Well,l I am sorry. I think this question has already been answered somewhere else, but I could not find a solution for this. I have a variable of type int and an if-statement in C and I don't know what this statement checks.

int a;
if(a==0x6634522)
{
  //do some stuff
}

I am really sorry if this is already answered somewhere else..

Answer 1

a==0x6634522 checks whether a is equivalent to the hexadecimal 0x6634522 ( (6634522)₁₆ = (107169058)₁₀) ) or not. It is checking the value stored in a, not the address of a (&a).

Answer 2

The if statement is nothing more than a test to determine whether the uninitialized variable a has the hexadecimal integer value, 0x6634522. It is unlikely to ever be true. Your code sample is equivalent to:

int a;
if(a==107169058)
{
  //do some stuff
}

...because 0x6634522 in hexadecimal (base 16) notation is 107169058 in decimal (base 10) notation.

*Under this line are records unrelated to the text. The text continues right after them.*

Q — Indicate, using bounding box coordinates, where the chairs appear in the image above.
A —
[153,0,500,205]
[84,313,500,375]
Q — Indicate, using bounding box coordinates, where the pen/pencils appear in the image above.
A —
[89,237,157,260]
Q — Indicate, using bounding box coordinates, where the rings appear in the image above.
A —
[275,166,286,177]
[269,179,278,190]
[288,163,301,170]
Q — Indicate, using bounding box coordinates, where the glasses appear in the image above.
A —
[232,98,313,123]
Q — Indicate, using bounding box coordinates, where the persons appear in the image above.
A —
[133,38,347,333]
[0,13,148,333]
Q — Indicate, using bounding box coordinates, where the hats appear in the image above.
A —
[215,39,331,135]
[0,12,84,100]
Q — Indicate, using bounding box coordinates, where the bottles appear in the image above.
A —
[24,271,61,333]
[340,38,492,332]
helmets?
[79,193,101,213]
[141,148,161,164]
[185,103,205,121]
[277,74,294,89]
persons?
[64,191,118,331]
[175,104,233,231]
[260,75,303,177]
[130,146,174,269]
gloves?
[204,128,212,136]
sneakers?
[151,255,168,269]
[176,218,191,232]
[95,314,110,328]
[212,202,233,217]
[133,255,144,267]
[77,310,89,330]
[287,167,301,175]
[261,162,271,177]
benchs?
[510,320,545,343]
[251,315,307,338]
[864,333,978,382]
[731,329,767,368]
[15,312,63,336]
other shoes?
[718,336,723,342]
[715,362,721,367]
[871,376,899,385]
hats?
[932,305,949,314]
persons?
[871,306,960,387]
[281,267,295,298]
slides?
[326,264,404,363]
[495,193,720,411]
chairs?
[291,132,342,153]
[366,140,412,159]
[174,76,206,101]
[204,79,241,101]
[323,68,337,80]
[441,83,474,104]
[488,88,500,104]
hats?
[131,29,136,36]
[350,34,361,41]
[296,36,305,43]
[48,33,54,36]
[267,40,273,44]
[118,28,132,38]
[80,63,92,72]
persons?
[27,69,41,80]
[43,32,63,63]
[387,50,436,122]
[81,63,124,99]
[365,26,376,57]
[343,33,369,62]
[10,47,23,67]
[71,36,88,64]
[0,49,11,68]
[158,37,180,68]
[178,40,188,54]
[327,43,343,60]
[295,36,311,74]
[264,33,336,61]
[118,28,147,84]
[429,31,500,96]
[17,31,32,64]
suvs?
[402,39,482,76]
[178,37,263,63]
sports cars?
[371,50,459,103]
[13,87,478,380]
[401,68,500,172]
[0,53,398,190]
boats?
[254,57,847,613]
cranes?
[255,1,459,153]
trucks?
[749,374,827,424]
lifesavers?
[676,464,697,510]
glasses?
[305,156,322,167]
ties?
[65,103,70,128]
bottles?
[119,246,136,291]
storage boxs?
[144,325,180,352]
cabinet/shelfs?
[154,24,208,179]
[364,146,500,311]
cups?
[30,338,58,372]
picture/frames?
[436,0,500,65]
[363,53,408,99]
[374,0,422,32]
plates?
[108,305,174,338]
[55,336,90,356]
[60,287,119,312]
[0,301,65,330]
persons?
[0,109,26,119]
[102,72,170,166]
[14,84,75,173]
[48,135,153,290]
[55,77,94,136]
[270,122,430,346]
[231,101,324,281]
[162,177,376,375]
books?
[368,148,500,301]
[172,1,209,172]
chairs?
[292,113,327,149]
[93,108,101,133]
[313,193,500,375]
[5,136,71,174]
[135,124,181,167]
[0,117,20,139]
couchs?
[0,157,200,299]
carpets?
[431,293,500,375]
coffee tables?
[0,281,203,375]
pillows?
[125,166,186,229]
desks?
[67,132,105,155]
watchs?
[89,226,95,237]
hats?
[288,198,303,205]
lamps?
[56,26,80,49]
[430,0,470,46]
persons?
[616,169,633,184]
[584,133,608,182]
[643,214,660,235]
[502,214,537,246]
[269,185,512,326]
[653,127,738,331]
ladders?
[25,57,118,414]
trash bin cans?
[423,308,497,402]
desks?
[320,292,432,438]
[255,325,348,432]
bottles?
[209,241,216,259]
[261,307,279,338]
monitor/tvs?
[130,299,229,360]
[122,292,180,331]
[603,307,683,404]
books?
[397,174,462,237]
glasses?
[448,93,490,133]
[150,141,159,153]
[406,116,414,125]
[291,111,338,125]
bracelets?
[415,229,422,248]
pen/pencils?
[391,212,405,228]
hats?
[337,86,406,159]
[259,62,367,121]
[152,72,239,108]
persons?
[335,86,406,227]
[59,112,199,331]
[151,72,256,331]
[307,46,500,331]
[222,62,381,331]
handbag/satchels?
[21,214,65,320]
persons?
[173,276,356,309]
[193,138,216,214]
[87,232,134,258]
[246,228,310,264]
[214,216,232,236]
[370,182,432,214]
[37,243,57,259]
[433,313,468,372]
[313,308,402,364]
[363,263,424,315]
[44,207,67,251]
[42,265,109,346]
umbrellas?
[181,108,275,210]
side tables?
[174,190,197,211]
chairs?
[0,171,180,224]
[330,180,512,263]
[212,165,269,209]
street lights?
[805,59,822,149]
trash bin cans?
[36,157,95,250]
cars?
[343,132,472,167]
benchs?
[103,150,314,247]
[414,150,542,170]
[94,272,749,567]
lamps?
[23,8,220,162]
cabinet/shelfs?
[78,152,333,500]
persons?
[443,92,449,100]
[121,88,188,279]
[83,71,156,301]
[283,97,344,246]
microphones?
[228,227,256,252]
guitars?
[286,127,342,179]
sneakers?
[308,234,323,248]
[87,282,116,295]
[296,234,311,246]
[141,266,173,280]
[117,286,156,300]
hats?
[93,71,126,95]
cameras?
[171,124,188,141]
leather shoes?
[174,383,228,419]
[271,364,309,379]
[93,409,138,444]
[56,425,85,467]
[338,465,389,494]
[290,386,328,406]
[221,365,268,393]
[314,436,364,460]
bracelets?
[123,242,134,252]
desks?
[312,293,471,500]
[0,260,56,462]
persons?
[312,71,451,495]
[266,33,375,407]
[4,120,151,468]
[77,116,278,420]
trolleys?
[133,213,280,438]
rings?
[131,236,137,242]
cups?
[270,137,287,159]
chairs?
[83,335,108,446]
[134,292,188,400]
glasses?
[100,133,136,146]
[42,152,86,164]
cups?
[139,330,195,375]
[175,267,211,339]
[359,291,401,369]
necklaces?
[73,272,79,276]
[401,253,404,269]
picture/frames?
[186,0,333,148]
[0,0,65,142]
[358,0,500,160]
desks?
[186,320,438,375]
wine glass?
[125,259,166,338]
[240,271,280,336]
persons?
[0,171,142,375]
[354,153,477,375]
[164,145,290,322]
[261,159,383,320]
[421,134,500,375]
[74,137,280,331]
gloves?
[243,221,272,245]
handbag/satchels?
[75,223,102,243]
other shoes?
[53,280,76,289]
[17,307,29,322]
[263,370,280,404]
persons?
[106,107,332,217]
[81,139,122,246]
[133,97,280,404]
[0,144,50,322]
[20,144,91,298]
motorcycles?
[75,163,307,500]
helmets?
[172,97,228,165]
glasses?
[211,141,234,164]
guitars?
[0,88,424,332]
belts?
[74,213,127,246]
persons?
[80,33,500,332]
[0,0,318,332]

It is true that memory addresses assigned to pointer variables are typically assigned using hexadecimal numbers, but that is a reflection of the historical convention adopted because memory address spaces have almost always ranged over addresses which were a power of two and hexadecimal notation provides a more compact representation. But there is no requirement in C to use decimal, hexadecimal, or even octal number literals for number or pointer values.

Answer 3

If a equals to 107169058 it does some stuff, but since a has not been initialized it will unlikely do any stuff.

Answer 4

It is just checking if a is the same as hexadecimal number 6634522. Whenever you put 0x in front of an integer constant, C interprets it as a hexadecimal number.